READING PASSAGE:
######

UBC at forefront of possible COVID-19 treatment

Trial drug in virus fight found

A trial drug that could aid in the fight against COVID-19 has been found.

The discovery was made by an international team of researchers, led by University of British Columbia researcher Dr. Josef Penninger.

Dr. Penninger is a research chair in functional genetics at UBC in Vancouver.

The findings, published Thursday in Cell, outline a trial drug which effectively blocks the cellular door SARS-CoV-2, the virus that causes COVID-19, uses to infect its hosts.

“We are hopeful our results have implications for the development of a novel drug for the treatment of this unprecedented outbreak,” says Dr. Penninger.

“This work stems from an amazing collaboration among academic researchers and companies, including STEMCELL Technologies in Vancouver, Nuria Montserrat in Spain, Drs. Haibo Zhang and Art Slutsky from Toronto and Ali Mirazimi’s infectious biology team in Sweden, who have been working tirelessly day and night for weeks to better understand the pathology of this disease and to provide breakthrough therapeutic options.”

While the COVID-19 outbreak continues to spread around the globe, the absence of a clinically proven antiviral therapy specifically targeting the critical SARS-CoV-2 receptor ACE2 on a molecular level has meant there is no vaccine for health care providers struggling to treat severe cases of COVID-19.

######

DATA SHOWN:
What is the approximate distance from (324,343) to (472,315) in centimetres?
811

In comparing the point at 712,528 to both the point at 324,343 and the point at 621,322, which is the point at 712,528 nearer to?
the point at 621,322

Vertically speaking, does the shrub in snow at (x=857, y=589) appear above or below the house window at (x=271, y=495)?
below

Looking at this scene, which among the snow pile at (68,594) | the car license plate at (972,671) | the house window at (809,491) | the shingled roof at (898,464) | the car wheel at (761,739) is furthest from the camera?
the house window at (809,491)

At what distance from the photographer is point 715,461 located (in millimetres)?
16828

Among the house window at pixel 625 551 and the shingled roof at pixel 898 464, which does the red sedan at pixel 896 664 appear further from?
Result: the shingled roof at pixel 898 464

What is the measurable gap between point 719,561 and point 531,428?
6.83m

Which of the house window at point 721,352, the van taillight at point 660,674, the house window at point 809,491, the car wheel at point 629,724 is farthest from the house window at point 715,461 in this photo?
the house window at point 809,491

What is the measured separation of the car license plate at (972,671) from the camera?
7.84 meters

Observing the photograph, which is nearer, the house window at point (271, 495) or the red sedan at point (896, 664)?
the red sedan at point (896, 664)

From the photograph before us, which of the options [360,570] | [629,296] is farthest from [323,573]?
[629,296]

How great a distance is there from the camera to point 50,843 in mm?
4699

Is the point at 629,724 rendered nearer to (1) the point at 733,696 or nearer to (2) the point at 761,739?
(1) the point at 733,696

######

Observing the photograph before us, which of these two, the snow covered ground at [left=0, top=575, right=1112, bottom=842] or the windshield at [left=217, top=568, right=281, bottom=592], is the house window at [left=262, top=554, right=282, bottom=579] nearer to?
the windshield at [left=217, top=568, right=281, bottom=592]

######

PARTS OF THE EXERCISE:
- a) Summarize the article about the COVID-19 trial drug in two sentences.
- b) In the article about the COVID-19 trial drug, rewrite the paragraph beginning "This work stems from an amazing collaboration" as a bulleted list that keeps its main facts.
- c) Carry on the article about the COVID-19 trial drug, picking up after its final sentence.

ANSWERS IN ORDER:
- a) An international team led by Dr. Josef Penninger, a research chair in functional genetics at UBC in Vancouver, has found a trial drug that could aid in the fight against COVID-19. Their findings, published Thursday in Cell, describe how the drug effectively blocks the cellular door that SARS-CoV-2 uses to infect its hosts.

- b)
- The work came from a collaboration among academic researchers and companies, including:
  - STEMCELL Technologies in Vancouver
  - Nuria Montserrat in Spain
  - Drs. Haibo Zhang and Art Slutsky from Toronto
  - Ali Mirazimi's infectious biology team in Sweden
- These collaborators worked day and night for weeks.
- Their aims were to better understand the pathology of the disease and to provide breakthrough therapeutic options.

- c)
“Our new study provides direct evidence that a drug — called APN01 (human recombinant soluble angiotensin-converting enzyme 2 – hrsACE2) — soon to be tested in clinical trials by the European biotech company Apeiron Biologics, is useful as an antiviral therapy for COVID-19,” says Dr. Slutsky.

“The virus causing COVID-19 is a close sibling to the first SARS virus,” adds Dr. Penninger.

“Our previous work has helped to rapidly identify ACE2 as the entry gate for SARS-CoV-2, which explains a lot about the disease. Now we know that a soluble form of ACE2 could be indeed a very rational therapy that specifically targets the gate the virus must take to infect us.

"There is hope for this horrible outbreak.”